One benefit of the information weight transform is it’s lack of hyperparameters that need to be chosen. The InformationWeightTransformer class only has three keyword arguments:

approximate_prior- Whether to approximate weights based on the Bayesian prior or perform exact computations.
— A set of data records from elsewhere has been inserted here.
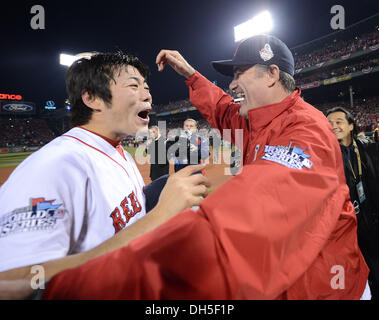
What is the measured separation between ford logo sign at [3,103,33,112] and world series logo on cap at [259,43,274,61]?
50.9 m

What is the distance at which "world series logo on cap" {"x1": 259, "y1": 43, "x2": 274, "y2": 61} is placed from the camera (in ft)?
5.40

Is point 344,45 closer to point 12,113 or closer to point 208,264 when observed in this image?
point 208,264

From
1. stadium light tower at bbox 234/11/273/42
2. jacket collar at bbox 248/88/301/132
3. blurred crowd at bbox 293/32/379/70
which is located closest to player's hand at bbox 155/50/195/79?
jacket collar at bbox 248/88/301/132

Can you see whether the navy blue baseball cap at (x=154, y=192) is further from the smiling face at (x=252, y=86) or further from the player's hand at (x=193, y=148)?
the player's hand at (x=193, y=148)

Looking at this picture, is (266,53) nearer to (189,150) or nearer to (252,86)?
(252,86)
Approximations are much faster especially for very large or very sparse datasets.

prior_strength - How strongly to weight the prior when doing a Bayesian update to derive a model based on observed counts of a column.

y - If supervised target labels are available, these can be used to define distributions over the target classes rather than over rows, allowing weights to be supervised and target based. If None then unsupervised weighting is used.